Requirements
1/ Copy the article on seismic data and oceanic crust in full, word for word.
2/ In the rows, reproduce only the lines between the one holding "Ordered from closest to farthest, how should" and the one holding "(x=413, y=247) <", inclusive, switching "arranged" to "sorted" and leaving everything else unchanged.

Forum for Science, Industry and Business

Sponsored by:     3M 
Search our Site:

 

Research Reveals Limitations of Seismic Data for Mapping Rock Units in Young Oceanic Crust

31.01.2007
Researchers report that an approach used for years to understand the structure of Earth's oceanic crust is flawed and geoscientists will have reconsider the correspondence between seismic data and rock units when mapping formations of young oceanic crust.

The new finding alters the view of how new crust is formed at mid-ocean ridges, how heat and chemicals flow through oceanic crust and how life can exist in the hot, inhospitable environment deep below the seafloor.

Scientists Gail Christeson and Kirk McIntosh from the Institute for Geophysics at The University of Texas at Austin’s Jackson School of Geosciences, and Jeffrey Karson from Syracuse University, publish their findings in this week's edition of Nature. Their research reveals that seismic data, widely used by geoscientists to create a picture of the geology below the seafloor, cannot reliably map the boundaries between rock units in young oceanic crust. Despite this limitation, seismic data may hold keys to understanding how fluids reside and circulate through the crust and the limits of the subsurface biosphere.

Oceanic crust makes up two-thirds of the Earth’s surface. It is made of igneous rock and formed at mid-ocean ridges, the largest volcanic system on our planet, from melting in the mantle. Eventually, oceanic crust is consumed at major earthquake-generating deep-sea trenches.

The oceanic crust has been studied by geophysicists and geologists for many years—geophysicists using remote sensing techniques such as seismic exploration, and geologists with samples and direct observations. In part because of their different perspectives and techniques, geologists and geophysicists have been at odds over the basic definitions of oceanic crustal structure.

Task input
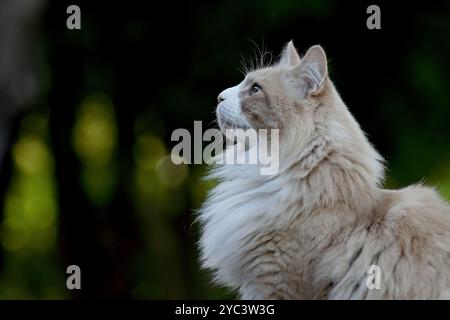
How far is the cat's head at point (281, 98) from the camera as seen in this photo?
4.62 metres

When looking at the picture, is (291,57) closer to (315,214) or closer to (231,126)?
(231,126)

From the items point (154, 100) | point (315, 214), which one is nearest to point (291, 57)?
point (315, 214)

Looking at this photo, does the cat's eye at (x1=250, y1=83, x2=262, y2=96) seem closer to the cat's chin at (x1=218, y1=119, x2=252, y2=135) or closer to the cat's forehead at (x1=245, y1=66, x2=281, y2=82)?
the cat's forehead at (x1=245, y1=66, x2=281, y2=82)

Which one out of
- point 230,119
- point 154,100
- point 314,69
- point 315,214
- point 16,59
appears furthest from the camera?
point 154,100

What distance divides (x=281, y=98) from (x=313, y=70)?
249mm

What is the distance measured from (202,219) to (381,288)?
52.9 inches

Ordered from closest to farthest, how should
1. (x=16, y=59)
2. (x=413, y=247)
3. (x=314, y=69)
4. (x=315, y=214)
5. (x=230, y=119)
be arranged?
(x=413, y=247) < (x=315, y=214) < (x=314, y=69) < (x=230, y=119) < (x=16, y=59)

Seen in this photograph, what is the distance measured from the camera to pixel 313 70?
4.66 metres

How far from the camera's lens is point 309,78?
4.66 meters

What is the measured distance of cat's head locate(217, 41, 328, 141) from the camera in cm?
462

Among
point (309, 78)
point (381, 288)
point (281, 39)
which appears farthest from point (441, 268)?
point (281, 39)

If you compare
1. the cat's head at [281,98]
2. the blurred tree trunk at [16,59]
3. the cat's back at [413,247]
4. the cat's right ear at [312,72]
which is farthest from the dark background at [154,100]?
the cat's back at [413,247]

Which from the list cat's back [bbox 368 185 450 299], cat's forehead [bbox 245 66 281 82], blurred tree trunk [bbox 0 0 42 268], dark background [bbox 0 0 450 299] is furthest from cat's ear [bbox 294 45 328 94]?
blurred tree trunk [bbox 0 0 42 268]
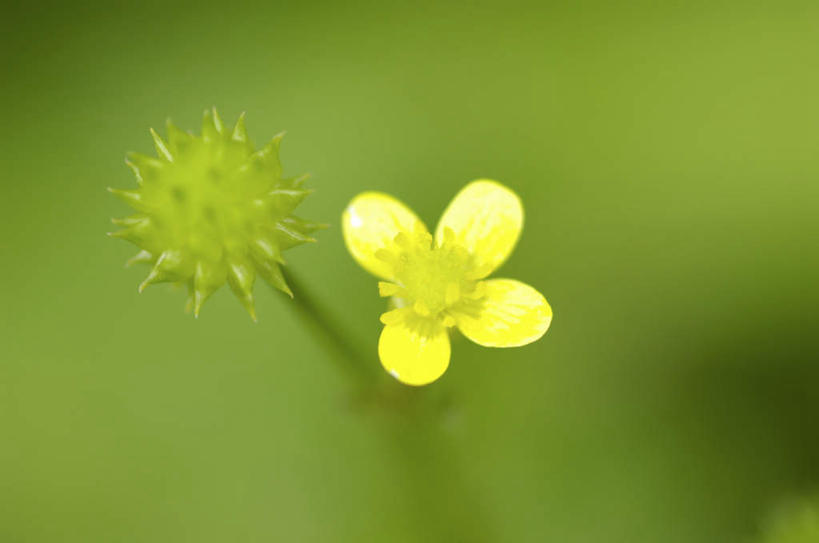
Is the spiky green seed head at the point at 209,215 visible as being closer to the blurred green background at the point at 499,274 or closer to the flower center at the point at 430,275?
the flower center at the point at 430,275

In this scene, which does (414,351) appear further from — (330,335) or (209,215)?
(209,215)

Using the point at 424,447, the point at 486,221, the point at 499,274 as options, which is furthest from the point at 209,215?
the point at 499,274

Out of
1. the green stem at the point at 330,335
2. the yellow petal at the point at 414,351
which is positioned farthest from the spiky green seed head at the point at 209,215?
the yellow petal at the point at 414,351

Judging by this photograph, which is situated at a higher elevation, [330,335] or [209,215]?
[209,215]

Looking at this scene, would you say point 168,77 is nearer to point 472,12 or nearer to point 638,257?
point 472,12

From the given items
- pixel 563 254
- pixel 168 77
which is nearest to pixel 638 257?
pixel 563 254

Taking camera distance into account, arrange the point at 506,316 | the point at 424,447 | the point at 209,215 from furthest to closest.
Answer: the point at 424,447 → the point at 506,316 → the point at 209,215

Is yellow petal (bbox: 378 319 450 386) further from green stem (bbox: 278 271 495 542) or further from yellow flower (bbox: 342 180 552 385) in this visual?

Responses for each task
1/
Forum for Science, Industry and Business

Sponsored by:     3M 
Search our Site:

 

Research Reveals Limitations of Seismic Data for Mapping Rock Units in Young Oceanic Crust

31.01.2007
Researchers report that an approach used for years to understand the structure of Earth's oceanic crust is flawed and geoscientists will have reconsider the correspondence between seismic data and rock units when mapping formations of young oceanic crust.

The new finding alters the view of how new crust is formed at mid-ocean ridges, how heat and chemicals flow through oceanic crust and how life can exist in the hot, inhospitable environment deep below the seafloor.

Scientists Gail Christeson and Kirk McIntosh from the Institute for Geophysics at The University of Texas at Austin’s Jackson School of Geosciences, and Jeffrey Karson from Syracuse University, publish their findings in this week's edition of Nature. Their research reveals that seismic data, widely used by geoscientists to create a picture of the geology below the seafloor, cannot reliably map the boundaries between rock units in young oceanic crust. Despite this limitation, seismic data may hold keys to understanding how fluids reside and circulate through the crust and the limits of the subsurface biosphere.

Oceanic crust makes up two-thirds of the Earth’s surface. It is made of igneous rock and formed at mid-ocean ridges, the largest volcanic system on our planet, from melting in the mantle. Eventually, oceanic crust is consumed at major earthquake-generating deep-sea trenches.

The oceanic crust has been studied by geophysicists and geologists for many years—geophysicists using remote sensing techniques such as seismic exploration, and geologists with samples and direct observations. In part because of their different perspectives and techniques, geologists and geophysicists have been at odds over the basic definitions of oceanic crustal structure.

2/
Ordered from closest to farthest, how should
1. (x=16, y=59)
2. (x=413, y=247)
3. (x=314, y=69)
4. (x=315, y=214)
5. (x=230, y=119)
be sorted?
(x=413, y=247) < (x=315, y=214) < (x=314, y=69) < (x=230, y=119) < (x=16, y=59)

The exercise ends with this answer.